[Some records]
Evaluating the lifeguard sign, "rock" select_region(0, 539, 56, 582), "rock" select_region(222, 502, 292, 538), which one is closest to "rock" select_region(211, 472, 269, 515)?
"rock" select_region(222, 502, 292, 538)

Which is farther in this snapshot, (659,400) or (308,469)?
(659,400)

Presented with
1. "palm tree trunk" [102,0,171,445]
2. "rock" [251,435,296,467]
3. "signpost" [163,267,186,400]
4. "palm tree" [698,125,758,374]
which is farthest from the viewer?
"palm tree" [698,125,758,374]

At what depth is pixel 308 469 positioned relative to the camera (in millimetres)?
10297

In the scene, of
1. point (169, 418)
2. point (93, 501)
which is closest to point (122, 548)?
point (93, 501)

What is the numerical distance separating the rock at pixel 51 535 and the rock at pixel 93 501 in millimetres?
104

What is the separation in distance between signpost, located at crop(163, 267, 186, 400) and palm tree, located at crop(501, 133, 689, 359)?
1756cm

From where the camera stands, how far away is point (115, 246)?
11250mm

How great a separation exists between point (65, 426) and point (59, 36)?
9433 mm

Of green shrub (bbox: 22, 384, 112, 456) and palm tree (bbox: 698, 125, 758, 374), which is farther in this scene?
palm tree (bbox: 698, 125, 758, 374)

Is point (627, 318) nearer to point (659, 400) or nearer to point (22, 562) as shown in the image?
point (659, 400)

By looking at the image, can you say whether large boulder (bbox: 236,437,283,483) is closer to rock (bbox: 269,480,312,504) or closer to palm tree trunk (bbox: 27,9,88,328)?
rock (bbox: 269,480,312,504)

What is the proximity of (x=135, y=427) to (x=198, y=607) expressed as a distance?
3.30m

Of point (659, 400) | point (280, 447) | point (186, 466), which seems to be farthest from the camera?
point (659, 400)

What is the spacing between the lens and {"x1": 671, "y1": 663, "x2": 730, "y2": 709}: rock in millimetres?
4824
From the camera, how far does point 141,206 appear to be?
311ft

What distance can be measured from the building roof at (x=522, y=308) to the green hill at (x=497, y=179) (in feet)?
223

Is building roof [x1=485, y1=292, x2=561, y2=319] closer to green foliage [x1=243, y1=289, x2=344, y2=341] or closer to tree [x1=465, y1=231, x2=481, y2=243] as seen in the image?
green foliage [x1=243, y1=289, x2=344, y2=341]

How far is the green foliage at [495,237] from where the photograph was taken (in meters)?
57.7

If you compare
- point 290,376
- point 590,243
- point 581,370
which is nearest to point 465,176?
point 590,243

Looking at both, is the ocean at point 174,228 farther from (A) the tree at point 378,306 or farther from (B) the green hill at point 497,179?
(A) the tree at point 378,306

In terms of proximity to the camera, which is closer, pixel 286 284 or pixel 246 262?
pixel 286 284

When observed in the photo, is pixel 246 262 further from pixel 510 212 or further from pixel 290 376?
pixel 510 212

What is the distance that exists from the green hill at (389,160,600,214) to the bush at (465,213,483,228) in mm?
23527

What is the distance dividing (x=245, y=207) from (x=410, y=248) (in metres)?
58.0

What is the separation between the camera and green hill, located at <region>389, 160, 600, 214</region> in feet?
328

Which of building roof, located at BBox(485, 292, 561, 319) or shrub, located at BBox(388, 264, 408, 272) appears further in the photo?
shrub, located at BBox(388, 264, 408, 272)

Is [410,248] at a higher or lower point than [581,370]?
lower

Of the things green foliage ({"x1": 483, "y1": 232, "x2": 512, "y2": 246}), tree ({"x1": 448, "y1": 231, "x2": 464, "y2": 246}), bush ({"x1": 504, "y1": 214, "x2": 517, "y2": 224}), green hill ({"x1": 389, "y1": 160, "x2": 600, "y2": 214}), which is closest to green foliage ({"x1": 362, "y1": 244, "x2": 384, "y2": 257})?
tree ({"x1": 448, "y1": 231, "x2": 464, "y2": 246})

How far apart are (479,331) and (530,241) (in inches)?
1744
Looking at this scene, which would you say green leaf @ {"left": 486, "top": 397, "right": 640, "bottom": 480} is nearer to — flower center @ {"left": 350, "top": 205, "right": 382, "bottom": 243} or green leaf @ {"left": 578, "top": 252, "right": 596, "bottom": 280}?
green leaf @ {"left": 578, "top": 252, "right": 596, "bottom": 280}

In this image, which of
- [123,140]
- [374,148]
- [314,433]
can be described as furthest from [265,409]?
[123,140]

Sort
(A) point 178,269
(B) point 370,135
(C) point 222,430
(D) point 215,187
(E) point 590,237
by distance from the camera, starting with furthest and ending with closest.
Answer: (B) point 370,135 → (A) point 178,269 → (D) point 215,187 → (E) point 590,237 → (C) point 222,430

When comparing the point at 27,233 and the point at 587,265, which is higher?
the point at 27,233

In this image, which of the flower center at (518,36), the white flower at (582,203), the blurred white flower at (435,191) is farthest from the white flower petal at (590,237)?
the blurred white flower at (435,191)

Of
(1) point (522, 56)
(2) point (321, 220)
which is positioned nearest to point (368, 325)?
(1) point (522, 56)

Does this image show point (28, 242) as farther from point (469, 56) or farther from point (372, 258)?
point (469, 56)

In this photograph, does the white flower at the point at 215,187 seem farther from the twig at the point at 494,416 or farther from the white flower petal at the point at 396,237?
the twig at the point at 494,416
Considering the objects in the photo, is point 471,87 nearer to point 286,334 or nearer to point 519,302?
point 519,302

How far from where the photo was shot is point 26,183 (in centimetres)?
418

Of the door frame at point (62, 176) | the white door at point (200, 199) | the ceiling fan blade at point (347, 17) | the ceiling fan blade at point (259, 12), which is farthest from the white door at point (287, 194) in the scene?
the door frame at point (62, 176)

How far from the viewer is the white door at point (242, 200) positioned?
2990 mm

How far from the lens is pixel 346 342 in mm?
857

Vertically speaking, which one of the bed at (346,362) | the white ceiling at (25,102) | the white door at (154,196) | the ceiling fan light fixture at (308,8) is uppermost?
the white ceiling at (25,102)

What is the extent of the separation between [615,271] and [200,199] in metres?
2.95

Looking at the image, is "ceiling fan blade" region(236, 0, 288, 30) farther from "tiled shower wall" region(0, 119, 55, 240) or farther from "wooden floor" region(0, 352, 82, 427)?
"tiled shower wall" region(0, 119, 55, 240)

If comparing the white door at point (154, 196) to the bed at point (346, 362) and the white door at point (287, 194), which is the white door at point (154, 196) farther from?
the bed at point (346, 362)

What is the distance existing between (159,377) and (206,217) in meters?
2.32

WRITTEN EXERCISE> Convert the lines of the listing, starting at the line that contains "Looking at the image, is" and ending at the final line, into a Markdown table with the columns Row and Text, numbering each row and omitting blank lines.

TASK SOLUTION>
| Row | Text |
|---|---|
| 1 | Looking at the image, is "ceiling fan blade" region(236, 0, 288, 30) farther from "tiled shower wall" region(0, 119, 55, 240) or farther from "wooden floor" region(0, 352, 82, 427)? |
| 2 | "tiled shower wall" region(0, 119, 55, 240) |
| 3 | If comparing the white door at point (154, 196) to the bed at point (346, 362) and the white door at point (287, 194), which is the white door at point (154, 196) farther from? |
| 4 | the bed at point (346, 362) |
| 5 | What is the distance existing between (159,377) and (206,217) in meters? |
| 6 | 2.32 |